Photographed by Brian Brigantti.
Melania Brown, Layleen Polanco's sister, speaks at the rally, demanding justice for her sister's death.
The Dominican Republic native was originally detained in 2017 on a $500 bail for misdemeanor prostitution and low-level drug possession charges. According to The City, Polanco was arrested by an undercover cop in August 2017 after allegedly agreeing to perform oral sex in exchange for money and for being in possession of a crack pipe. Her case was transferred to Manhattan’s human trafficking court, where she failed to appear on more than one occasion, leading to a warrant for her arrest.
Polanco was arrested again this April, allegedly for biting a cab driver. Bail was set at $500. She remained in jail and was ordered to be released for the recent assault case, but her previous $500 bail for the prostitution and drug charges remained, so Polanco stayed in jail.

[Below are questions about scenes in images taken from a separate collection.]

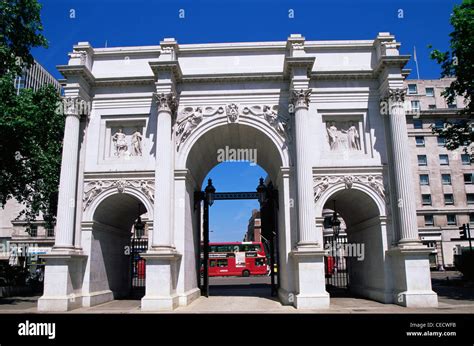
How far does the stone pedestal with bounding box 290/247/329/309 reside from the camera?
1568cm

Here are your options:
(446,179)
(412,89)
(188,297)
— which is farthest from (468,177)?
(188,297)

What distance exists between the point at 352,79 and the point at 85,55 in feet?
41.6

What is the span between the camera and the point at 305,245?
16375 millimetres

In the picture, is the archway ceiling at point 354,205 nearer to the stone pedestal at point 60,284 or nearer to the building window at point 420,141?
the stone pedestal at point 60,284

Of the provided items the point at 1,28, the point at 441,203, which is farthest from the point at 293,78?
the point at 441,203

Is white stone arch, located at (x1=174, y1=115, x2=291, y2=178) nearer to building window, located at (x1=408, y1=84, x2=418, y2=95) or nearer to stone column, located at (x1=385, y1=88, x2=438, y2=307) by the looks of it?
stone column, located at (x1=385, y1=88, x2=438, y2=307)

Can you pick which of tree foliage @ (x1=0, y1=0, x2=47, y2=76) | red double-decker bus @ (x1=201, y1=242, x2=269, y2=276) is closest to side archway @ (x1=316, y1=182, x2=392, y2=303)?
tree foliage @ (x1=0, y1=0, x2=47, y2=76)

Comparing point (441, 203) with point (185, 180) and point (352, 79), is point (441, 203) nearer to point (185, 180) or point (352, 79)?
point (352, 79)

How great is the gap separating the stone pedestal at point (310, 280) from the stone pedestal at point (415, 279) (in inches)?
119

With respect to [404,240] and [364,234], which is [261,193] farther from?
[404,240]

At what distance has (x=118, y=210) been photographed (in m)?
20.5

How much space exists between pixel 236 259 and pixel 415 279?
31492mm

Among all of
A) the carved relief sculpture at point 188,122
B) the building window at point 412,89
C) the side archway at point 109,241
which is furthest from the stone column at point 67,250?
the building window at point 412,89

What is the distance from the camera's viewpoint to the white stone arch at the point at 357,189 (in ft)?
58.3
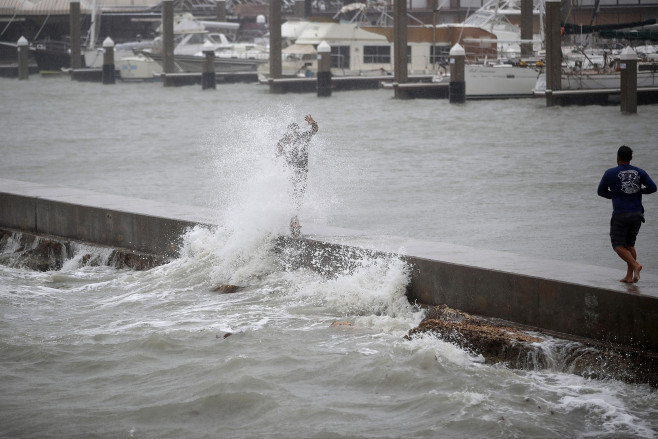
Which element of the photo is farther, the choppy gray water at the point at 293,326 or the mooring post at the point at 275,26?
the mooring post at the point at 275,26

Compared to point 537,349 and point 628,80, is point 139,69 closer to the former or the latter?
point 628,80

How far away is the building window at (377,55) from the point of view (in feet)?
202

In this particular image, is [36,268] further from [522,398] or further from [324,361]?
[522,398]

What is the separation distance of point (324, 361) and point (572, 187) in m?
11.8

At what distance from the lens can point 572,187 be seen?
19391 millimetres

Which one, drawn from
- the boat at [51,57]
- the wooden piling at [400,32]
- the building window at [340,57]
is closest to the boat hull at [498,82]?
the wooden piling at [400,32]

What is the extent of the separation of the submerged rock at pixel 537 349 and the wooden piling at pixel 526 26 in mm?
38093

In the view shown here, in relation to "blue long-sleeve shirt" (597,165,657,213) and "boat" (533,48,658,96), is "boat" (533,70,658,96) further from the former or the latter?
"blue long-sleeve shirt" (597,165,657,213)

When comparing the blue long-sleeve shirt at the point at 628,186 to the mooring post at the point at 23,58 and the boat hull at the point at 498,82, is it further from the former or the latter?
the mooring post at the point at 23,58

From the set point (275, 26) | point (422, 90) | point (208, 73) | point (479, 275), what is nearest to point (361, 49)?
point (208, 73)

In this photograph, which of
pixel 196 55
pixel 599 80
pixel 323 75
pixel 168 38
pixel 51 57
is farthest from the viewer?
pixel 51 57

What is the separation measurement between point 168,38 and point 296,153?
47284 mm

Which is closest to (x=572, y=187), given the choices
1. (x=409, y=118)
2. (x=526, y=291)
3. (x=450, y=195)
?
(x=450, y=195)

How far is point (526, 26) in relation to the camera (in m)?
46.2
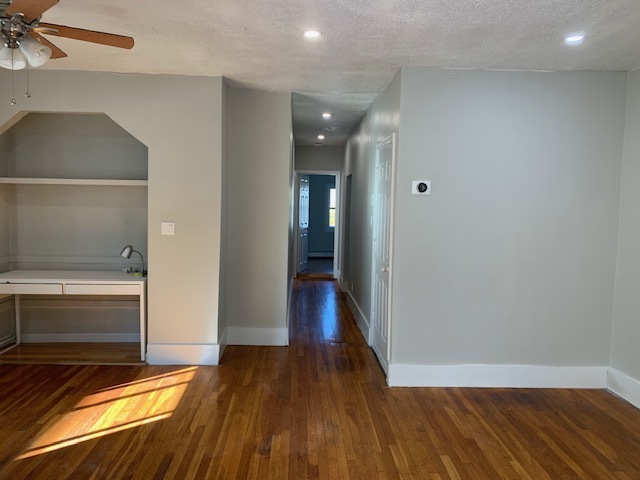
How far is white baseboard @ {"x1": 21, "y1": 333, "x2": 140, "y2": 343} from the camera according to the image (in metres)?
4.76

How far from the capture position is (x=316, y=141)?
8.24 meters

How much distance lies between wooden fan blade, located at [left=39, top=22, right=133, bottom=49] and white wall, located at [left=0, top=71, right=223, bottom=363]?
1.66 m

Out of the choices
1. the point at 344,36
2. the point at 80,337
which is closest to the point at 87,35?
the point at 344,36

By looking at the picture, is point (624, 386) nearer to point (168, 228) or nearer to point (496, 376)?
point (496, 376)

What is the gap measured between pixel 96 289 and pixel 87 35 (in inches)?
96.3

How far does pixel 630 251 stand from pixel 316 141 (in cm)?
544

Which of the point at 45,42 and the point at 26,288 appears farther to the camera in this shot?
the point at 26,288

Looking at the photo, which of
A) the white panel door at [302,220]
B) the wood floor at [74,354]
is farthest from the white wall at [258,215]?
the white panel door at [302,220]

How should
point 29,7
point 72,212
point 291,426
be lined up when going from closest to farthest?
1. point 29,7
2. point 291,426
3. point 72,212

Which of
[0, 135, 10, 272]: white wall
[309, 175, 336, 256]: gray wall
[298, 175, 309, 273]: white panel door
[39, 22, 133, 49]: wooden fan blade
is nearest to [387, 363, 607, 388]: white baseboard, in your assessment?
[39, 22, 133, 49]: wooden fan blade

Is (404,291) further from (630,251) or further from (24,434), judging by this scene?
(24,434)

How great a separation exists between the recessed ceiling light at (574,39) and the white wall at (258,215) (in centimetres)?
250

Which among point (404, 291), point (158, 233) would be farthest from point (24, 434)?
point (404, 291)

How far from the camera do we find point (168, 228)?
4.20 metres
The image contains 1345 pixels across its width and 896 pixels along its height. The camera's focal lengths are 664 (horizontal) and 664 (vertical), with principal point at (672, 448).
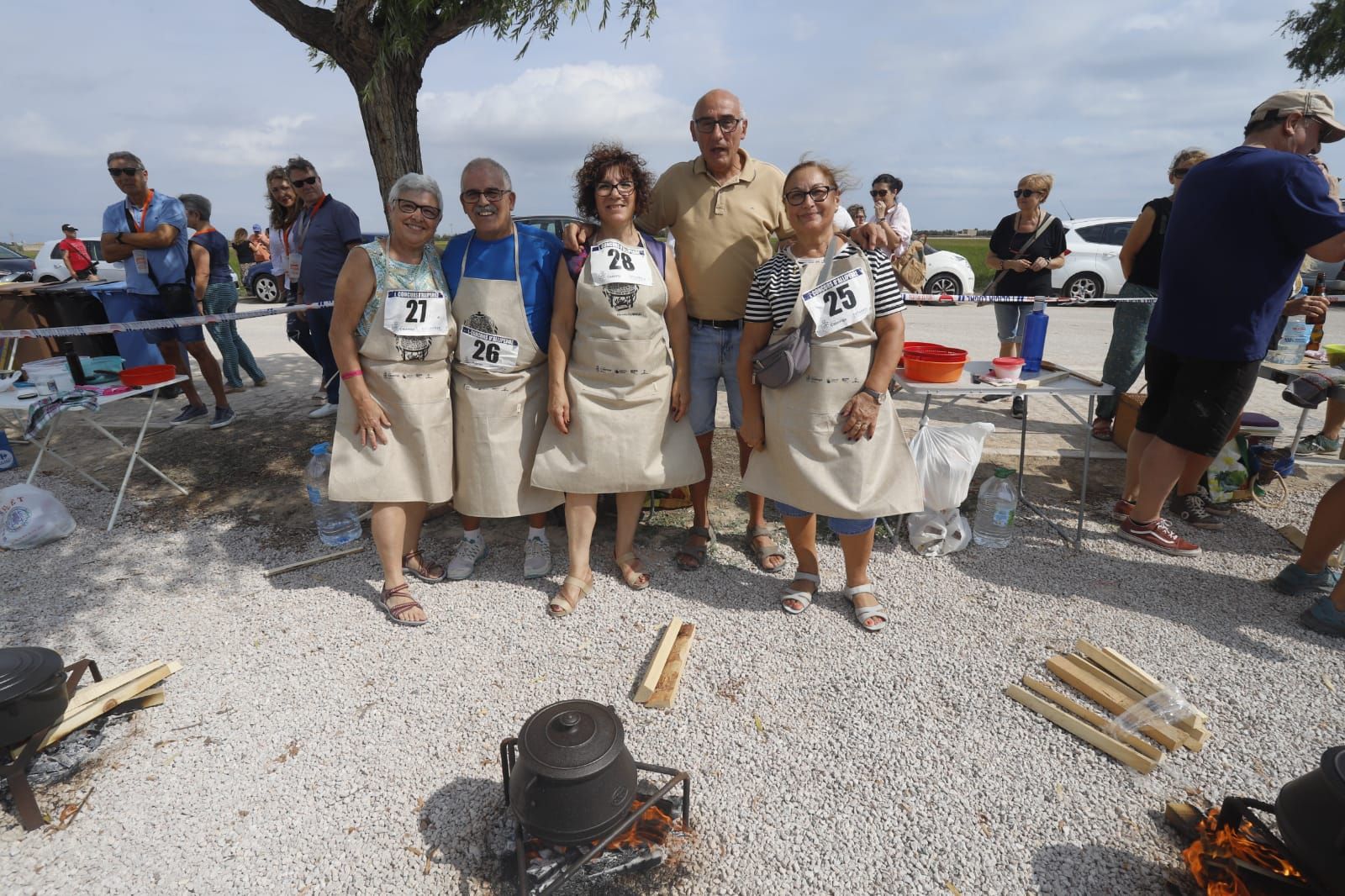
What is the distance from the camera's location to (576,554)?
10.9 feet

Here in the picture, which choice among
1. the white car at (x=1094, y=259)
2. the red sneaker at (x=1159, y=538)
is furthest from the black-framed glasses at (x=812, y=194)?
the white car at (x=1094, y=259)

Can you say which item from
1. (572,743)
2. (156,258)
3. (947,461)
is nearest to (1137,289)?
(947,461)

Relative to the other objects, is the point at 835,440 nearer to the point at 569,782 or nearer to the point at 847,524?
the point at 847,524

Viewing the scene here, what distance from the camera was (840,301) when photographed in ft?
8.60

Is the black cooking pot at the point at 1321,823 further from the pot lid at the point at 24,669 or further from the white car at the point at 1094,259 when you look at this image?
the white car at the point at 1094,259

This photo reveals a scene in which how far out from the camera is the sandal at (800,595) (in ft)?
10.4

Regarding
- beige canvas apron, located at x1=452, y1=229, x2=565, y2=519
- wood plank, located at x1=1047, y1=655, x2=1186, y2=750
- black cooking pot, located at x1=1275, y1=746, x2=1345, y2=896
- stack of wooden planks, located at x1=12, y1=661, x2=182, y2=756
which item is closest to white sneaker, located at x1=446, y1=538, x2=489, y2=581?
beige canvas apron, located at x1=452, y1=229, x2=565, y2=519

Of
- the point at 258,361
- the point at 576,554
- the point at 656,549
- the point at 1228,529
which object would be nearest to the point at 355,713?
the point at 576,554

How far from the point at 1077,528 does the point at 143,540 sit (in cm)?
549

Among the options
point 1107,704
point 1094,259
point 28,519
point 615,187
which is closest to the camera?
point 1107,704

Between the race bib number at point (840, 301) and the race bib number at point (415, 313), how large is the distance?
1.59 m

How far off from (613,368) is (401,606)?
1511 millimetres

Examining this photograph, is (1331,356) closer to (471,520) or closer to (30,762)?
(471,520)

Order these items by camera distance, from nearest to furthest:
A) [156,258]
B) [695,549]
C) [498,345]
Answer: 1. [498,345]
2. [695,549]
3. [156,258]
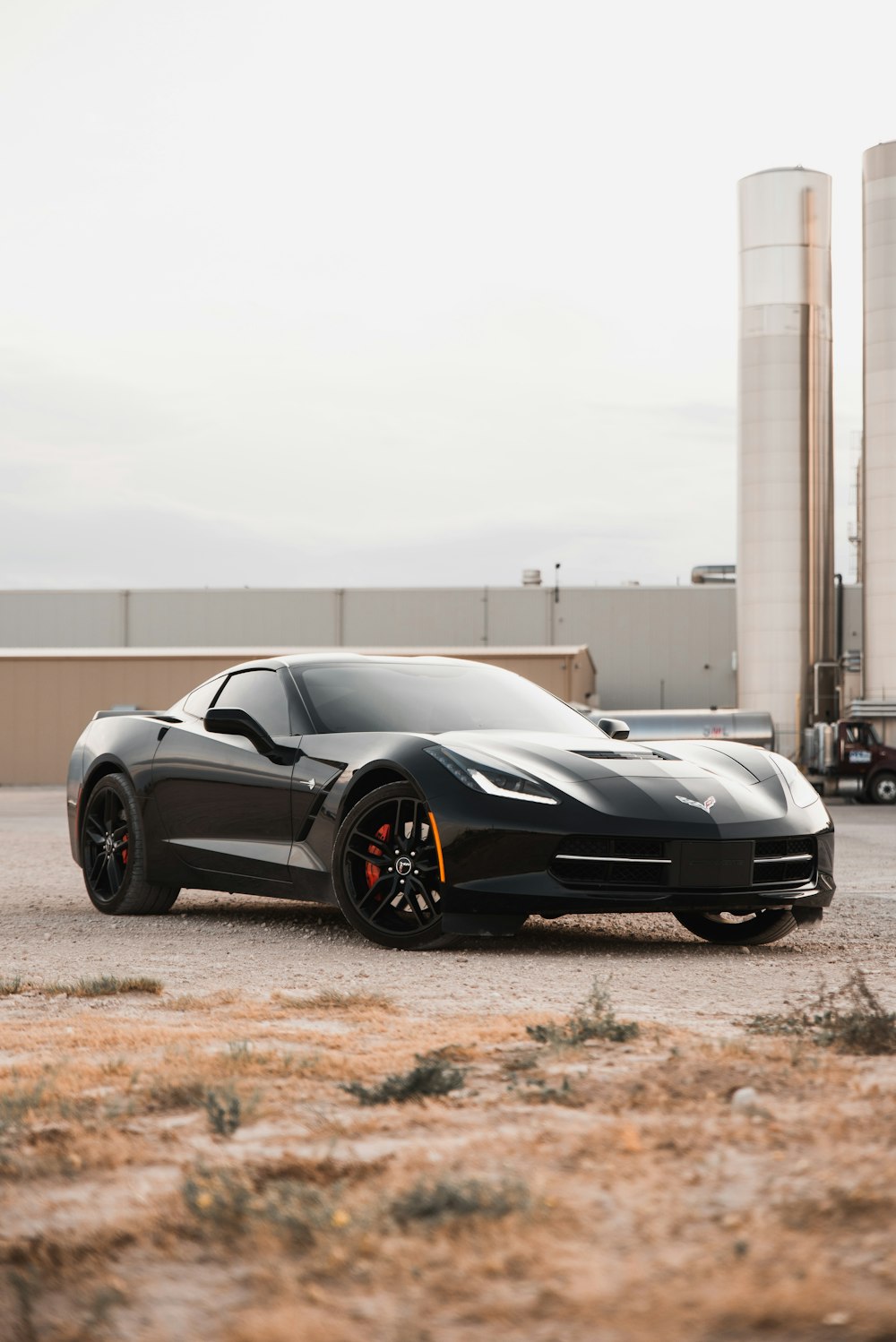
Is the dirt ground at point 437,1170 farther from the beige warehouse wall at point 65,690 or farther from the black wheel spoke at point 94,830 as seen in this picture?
the beige warehouse wall at point 65,690

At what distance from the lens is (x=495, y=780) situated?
6.26m

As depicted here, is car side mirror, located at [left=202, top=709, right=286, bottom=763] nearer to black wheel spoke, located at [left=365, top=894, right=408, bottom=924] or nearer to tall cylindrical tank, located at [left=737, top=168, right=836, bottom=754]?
black wheel spoke, located at [left=365, top=894, right=408, bottom=924]

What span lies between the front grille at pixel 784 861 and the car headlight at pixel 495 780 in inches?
37.4

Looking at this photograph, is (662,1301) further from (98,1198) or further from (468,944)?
(468,944)

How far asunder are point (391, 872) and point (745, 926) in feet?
5.84

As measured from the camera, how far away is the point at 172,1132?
2.93 metres

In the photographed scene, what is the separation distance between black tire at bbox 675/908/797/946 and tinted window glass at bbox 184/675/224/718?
2.75 meters

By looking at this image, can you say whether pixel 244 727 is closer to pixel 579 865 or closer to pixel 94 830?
pixel 94 830

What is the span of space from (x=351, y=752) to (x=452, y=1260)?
4.72m

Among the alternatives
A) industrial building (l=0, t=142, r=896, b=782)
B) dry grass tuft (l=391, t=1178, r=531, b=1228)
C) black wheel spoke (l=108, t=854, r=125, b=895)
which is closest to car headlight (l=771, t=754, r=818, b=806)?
black wheel spoke (l=108, t=854, r=125, b=895)

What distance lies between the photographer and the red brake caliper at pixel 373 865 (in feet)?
21.1

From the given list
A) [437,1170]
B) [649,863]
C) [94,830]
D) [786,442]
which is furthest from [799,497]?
[437,1170]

New York state recently passed cash bail reform, meaning that if Polanco had been arrested after January 2020 instead of in April, she would not have been held in jail.
After she took part in a fight in jail, officials placed Polanco in solitary confinement, where she was forced to stay on lockdown for 17 hours a day. Her representatives stated on Monday night that Rikers officials were allegedly aware that Polanco suffered from a serious medical condition that caused seizures.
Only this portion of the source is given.